TEXTO ANALIZADO:
• • • •

Después del apagón
Estuvo la ilusión. La idea utópica de que dejaran de existir. Pero a medida que la imaginación inflaba esa posibilidad, la estabilidad del mundo empezaba a derrumbarse. En esa caída, millones de personas quedarían en las calles buscando trabajo (y eso que no abunda), preguntándose “y ahora qué”, “hacía dónde ir”, “por dónde buscar”. Entonces, la fantasía derivó en angustia. Pero a medida que pasaban las horas, la autocontemplación, la mirada hacia adentro y el silencio empezaban a ser, después de tanto tiempo, un alivio.

• • • •

CONSIGNAS:
1. Responda con base en el texto analizado:
(a) ¿Qué saldrían a buscar a las calles millones de personas?
(b) ¿En qué derivó la fantasía?
(c) ¿Qué empezaban a ser la autocontemplación, la mirada hacia adentro y el silencio a medida que pasaban las horas?
2. Indique si cada afirmación concuerda con el texto analizado y cite las palabras que lo determinan:
(a) Según el texto, el trabajo abunda.
(b) La fantasía terminó convirtiéndose en angustia.
(c) Mientras la imaginación inflaba esa posibilidad, la estabilidad del mundo se fortalecía.

DATOS PROPORCIONADOS:
• • • •

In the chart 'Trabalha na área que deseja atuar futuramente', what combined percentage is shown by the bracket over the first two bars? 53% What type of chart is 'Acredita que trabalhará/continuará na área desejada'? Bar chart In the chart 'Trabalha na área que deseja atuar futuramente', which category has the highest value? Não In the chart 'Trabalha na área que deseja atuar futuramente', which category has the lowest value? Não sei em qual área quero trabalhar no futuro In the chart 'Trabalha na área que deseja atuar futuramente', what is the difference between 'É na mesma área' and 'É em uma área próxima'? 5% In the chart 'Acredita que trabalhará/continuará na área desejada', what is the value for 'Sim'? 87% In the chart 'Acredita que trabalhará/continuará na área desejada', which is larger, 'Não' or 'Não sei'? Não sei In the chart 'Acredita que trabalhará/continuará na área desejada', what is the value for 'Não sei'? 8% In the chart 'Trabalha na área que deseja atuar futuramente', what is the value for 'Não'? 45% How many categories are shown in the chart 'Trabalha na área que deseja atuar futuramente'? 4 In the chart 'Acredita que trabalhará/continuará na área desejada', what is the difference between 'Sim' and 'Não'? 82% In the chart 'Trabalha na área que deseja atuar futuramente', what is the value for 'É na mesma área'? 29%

• • • •

RESPUESTAS NUMERADAS:
1.
(a) Trabajo.
(b) En angustia.
(c) Un alivio.

2.
(a) No: «y eso que no abunda».
(b) Sí: «Entonces, la fantasía derivó en angustia».
(c) No: «la estabilidad del mundo empezaba a derrumbarse».